Emily Sarver, associate professor and graduate program director for the Department of Mining and Minerals Engineering in the College of Engineering at Virginia Tech, has been named the Stonie Barker Professor of Mining and Minerals Engineering by the Virginia Tech Board of Visitors.
The Stonie Barker Professorship in mining and minerals engineering was established in 1987 with gifts to the department in honor of Stonie Barker Jr., a 1951 mining engineering graduate. The professorship acknowledges faculty in the Department of Mining and Minerals Engineering who have shown exceptional merit in research, teaching, and/or service. Recipients hold the position for a five-year term.
A member of the Virginia Tech faculty since 2011, Sarver has been the principal investigator on more than 15 projects with a personal share of nearly $5 million in funding from federal agencies, industry, and private sources. She is internationally recognized as an expert in respirable mine dust and recently served on a consensus committee convened by the National Academies of Sciences, Engineering and Medicine to study coal mine dust.
Her research team has focused on improving the health of mine workers through characterization, monitoring, and abatement of respirable dust and diesel particulates. This work has been supported by two grants in excess of $1 million from the National Institute for Occupational Safety and Health and has resulted in more than 50 peer-reviewed journal publications and more than 100 conference presentations.
In addition, Sarver is highly regarded as an effective teacher. She has mentored more than 20 graduate students in three departments to successful completion of their degrees, and all of them have authored peer-reviewed papers. She also has guided more than 20 undergraduates in research projects and supported a number of postdoctoral and research associates.

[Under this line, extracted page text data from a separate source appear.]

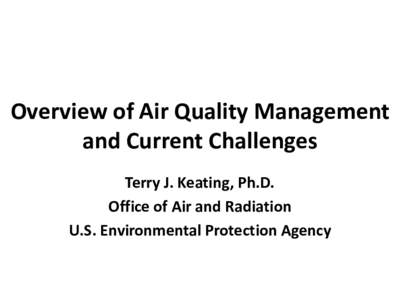 Overview of Air Quality Management and Current Challenges

Terry J. Keating, Ph.D.
Office of Air and Radiation
U.S. Environmental Protection Agency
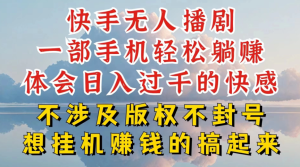 快手无人播剧
一部手机轻松躺赚
体会日入过千的快感
不涉及版权不封号
想挂机赚钱的搞起来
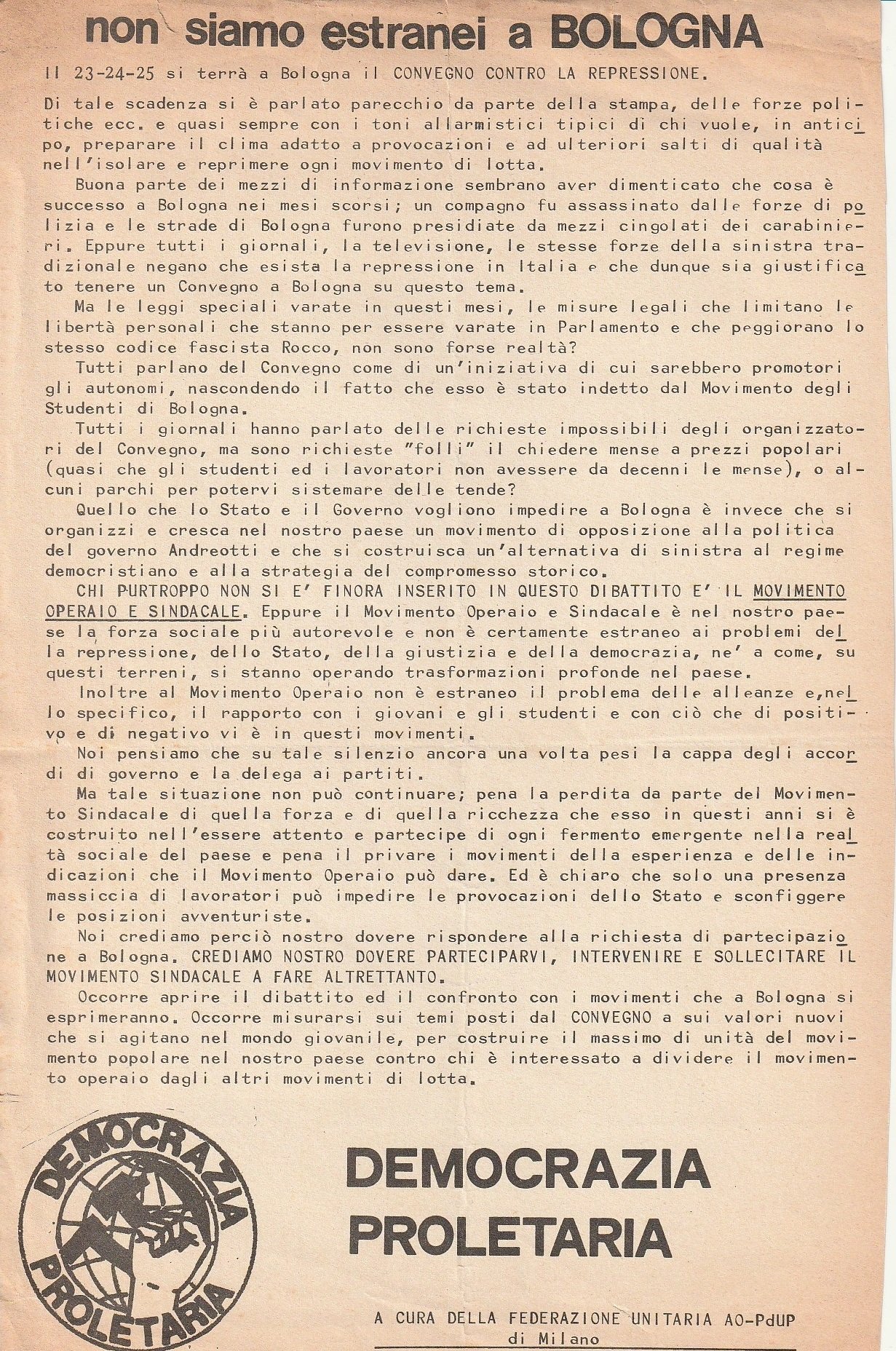 non siamo estranei a BOLOGNA

Il 23-24-25 si terrà a Bologna il CONVEGNO CONTRO LA REPRESSIONE.

Di tale scadenza si è parlato parecchio da parte della stampa, delle forze politiche ecc. e quasi sempre con i toni allarmistici tipici di chi vuole, in anticipo, preparare il clima adatto a provocazioni e ad ulteriori salti di qualità nell'isolare e reprimere ogni movimento di lotta.

Buona parte dei mezzi di informazione sembrano aver dimenticato che cosa è successo a Bologna nei mesi scorsi; un compagno fu assassinato dalle forze di polizia e le strade di Bologna furono presidiate da mezzi cingolati dei carabinieri. Eppure tutti i giornali, la televisione, le stesse forze della sinistra tradizionale negano che esista la repressione in Italia e che dunque sia giustificato tenere un Convegno a Bologna su questo tema.

Ma le leggi speciali varate in questi mesi, le misure legali che limitano le libertà personali che stanno per essere varate in Parlamento e che peggiorano lo stesso codice fascista Rocco, non sono forse realtà?

Tutti parlano del Convegno come di un'iniziativa di cui sarebbero promotori gli autonomi, nascondendo il fatto che esso è stato indetto dal Movimento degli Studenti di Bologna.

Tutti i giornali hanno parlato delle richieste impossibili degli organizzatori del Convegno, ma sono richieste "folli" il chiedere mense a prezzi popolari (quasi che gli studenti ed i lavoratori non avessere da decenni le mense), o alcuni parchi per potervi sistemare delle tende?

Quello che lo Stato e il Governo vogliono impedire a Bologna è invece che si organizzi e cresca nel nostro paese un movimento di opposizione alla politica del governo Andreotti e che si costruisca un'alternativa di sinistra al regime democristiano e alla strategia del compromesso storico.

CHI PURTROPPO NON SI E' FINORA INSERITO IN QUESTO DIBATTITO E' IL MOVIMENTO OPERAIO E SINDACALE. Eppure il Movimento Operaio e Sindacale è nel nostro paese la forza sociale più autorevole e non è certamente estraneo ai problemi della repressione, dello Stato, della giustizia e della democrazia, ne' a come, su questi terreni, si stanno operando trasformazioni profonde nel paese.

Inoltre al Movimento Operaio non è estraneo il problema delle alleanze e,nello specifico, il rapporto con i giovani e gli studenti e con ciò che di positivo e di negativo vi è in questi movimenti.

Noi pensiamo che su tale silenzio ancora una volta pesi la cappa degli accordi di governo e la delega ai partiti.

Ma tale situazione non può continuare; pena la perdita da parte del Movimento Sindacale di quella forza e di quella ricchezza che esso in questi anni si è costruito nell'essere attento e partecipe di ogni fermento emergente nella realtà sociale del paese e pena il privare i movimenti della esperienza e delle indicazioni che il Movimento Operaio può dare. Ed è chiaro che solo una presenza massiccia di lavoratori può impedire le provocazioni dello Stato e sconfiggere le posizioni avventuriste.

Noi crediamo perciò nostro dovere rispondere alla richiesta di partecipazione a Bologna. CREDIAMO NOSTRO DOVERE PARTECIPARVI, INTERVENIRE E SOLLECITARE IL MOVIMENTO SINDACALE A FARE ALTRETTANTO.

Occorre aprire il dibattito ed il confronto con i movimenti che a Bologna si esprimeranno. Occorre misurarsi sui temi posti dal CONVEGNO a sui valori nuovi che si agitano nel mondo giovanile, per costruire il massimo di unità del movimento popolare nel nostro paese contro chi è interessato a dividere il movimento operaio dagli altri movimenti di lotta.

DEMOCRAZIA PROLETARIA

DEMOCRAZIA PROLETARIA

A CURA DELLA FEDERAZIONE UNITARIA AO-PdUP di Milano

In recognition of her teaching and research effectiveness, Sarver has been the recipient of numerous awards including the Research and Educational Excellence Award by the Health and Safety Division of the Society for Mining, Metallurgy, and Exploration in 2017. A graduate course she leads and co-offered with four other institutions was recognized in 2021 by the United Nations-affiliated Sustainable Development Solutions Network. And she leads sophomore mining students on field trips to expose them to underground mining operations.
Sarver received her bachelor's degree, master’s degree, and Ph.D. from Virginia Tech.